Kita masih akan mencobanya menggunakan Headphone Grado SR60e Open Back, juga menggunakan satu lagu yang sama. Dengan karakter DAC ini yang Balanced to Bright, hasilnya seperti ini :

Low frequency : bass sedikit jadi lebih bassy, cukup terkontrol tapi detailnya hanya bertambah sedikit. Tidak punchy.

Mid frequency : vokal jadi lebih clear. Memang terasa jadi bagian tersendiri setelah memakai DAC ini, karena bagian ini yang diunggulkan. Vokal wanita khususnya, jadi terasa detail dan lebih timbul, serta instrumen seperti gitar akustik dan piano jadi terasa agak tinggi. Cukup berkelas.

High frequency : jadi lebih bright treble di satu lagu ini, terasa ‘cring’ tapi sangat tipis, jadi aman untuk orang yang tidak suka treble tinggi. Jadi lebih detail setiap instrumen yang ada (simbal/gitar electric).
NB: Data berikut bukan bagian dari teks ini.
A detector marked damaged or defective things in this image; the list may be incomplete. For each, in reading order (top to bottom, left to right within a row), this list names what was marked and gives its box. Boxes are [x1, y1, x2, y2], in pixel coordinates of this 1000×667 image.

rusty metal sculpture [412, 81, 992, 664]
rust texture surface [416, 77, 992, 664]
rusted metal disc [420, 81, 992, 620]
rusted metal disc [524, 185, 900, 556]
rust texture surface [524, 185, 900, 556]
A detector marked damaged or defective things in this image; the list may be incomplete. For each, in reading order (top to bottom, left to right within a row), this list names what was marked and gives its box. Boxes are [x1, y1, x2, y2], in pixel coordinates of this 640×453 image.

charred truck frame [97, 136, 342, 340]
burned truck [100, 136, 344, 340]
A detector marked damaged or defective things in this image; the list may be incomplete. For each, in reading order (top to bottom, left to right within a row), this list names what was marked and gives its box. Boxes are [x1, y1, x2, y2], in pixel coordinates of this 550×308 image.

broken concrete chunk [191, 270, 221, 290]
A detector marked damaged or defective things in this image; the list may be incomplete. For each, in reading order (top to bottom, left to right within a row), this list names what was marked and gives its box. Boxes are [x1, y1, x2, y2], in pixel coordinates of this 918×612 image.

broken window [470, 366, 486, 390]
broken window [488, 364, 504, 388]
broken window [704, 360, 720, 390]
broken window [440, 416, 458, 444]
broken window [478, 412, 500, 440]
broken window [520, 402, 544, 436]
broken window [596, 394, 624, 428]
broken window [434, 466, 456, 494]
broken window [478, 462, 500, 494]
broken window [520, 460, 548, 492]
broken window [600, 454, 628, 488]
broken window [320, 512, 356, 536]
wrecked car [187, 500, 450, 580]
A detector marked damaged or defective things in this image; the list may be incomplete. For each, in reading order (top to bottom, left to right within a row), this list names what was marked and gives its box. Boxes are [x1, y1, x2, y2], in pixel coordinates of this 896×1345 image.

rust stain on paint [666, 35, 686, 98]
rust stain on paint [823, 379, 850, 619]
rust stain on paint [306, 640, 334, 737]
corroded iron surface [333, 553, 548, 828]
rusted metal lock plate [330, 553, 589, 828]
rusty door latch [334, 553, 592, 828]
Soundstage : sangat kerasa lebih luas. Perbedaan dari masing-masing instrumen yang dimainkan cukup terasa, di bagian kanan/kiri dan di depan/belakang.

Kesimpulan

Overall, DAC Aune B1S punya packaging yang cukup kuat dan aman, juga punya desain dan bentuk yang modernistik, dengan sentuhan alumunium dan bahan kulit di keseluruhan bodi. Tak lupa, dua kaca depan yang memperlihatkan sirkuit dari DAC ini membuatnya jadi lebih futuristik, selain ia menggunakan DAC chip ES9038Q2M. Dengan karakter nya yang Balanced to Bright dan kisaran harga kurang dari 2 jutaan, ini akan sangat worth it sekali. Cocok untuk kalian penyuka genre Pop, Rock, Folk, Alternatif dan Instrumental.